The group came up with a plan to exchange phone numbers. If anyone felt suicidal, they were to call one member who would subsequently call another and so on. If the person felt they needed to go to the hospital for possible admission, all parties available would accompany the person to the ER. The members felt that they were better than most at distinguishing between behaviors seeking immediate relief and behaviors weighted with the actual desire to die. 

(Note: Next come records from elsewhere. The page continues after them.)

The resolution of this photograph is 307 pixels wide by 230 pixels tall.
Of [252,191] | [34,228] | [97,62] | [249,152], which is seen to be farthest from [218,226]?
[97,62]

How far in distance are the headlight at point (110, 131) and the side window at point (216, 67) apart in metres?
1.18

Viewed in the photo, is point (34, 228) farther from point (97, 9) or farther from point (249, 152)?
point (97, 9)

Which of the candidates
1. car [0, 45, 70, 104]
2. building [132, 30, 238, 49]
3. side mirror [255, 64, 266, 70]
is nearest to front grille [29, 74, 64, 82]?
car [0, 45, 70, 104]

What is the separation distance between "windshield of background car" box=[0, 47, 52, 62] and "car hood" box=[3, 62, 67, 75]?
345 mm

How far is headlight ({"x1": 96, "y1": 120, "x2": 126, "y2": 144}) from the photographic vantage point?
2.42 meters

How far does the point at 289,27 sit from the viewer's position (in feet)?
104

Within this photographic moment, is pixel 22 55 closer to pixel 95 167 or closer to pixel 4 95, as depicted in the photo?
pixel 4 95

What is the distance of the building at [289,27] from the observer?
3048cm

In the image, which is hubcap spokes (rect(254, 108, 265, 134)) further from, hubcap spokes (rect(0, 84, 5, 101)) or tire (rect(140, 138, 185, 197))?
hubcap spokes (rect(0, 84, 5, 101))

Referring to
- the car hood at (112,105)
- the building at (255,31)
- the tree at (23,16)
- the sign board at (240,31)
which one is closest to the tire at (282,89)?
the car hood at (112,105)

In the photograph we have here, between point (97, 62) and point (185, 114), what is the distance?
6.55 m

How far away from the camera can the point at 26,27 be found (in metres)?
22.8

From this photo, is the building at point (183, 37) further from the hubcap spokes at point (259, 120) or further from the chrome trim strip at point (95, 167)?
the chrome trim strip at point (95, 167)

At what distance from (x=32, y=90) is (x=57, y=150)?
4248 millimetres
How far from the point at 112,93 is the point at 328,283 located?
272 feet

I thought the plan showed creativity. It was a commitment to the development of close relationships and to helping each other when help was needed. I wasn’t sure whether their plan would work, but I was hopeful. These were individuals who were still in their infancy in terms of developing relationships. Could each person be relied on? What if there was an accident and someone committed suicide on my watch? What if my risk assessment, or the group’s, was wrong?

Over the course of the next six months, group met each week at 2:00 p.m. and I spent a lot of time wondering if the members were being helped. There were lots of silences and complaints, and very little reflection. Invariably, different members would continue to cut themselves and then would come to group unable to self-reflect. Yet no one spoke of feeling suicidal. I had a commitment to work with the group, and onward we went for the next three years.

One afternoon while I was arduously and painfully writing notes, which I hated to do, I received a telephone call from an ER psychiatrist.  

“Dr. Lewis, this is the doctor on call today. Your entire therapy group is in the ER and one of the members is feeling suicidal. What would you like me to do?”

I froze, somewhere between concern for my patient and glee at the success of the group’s game plan.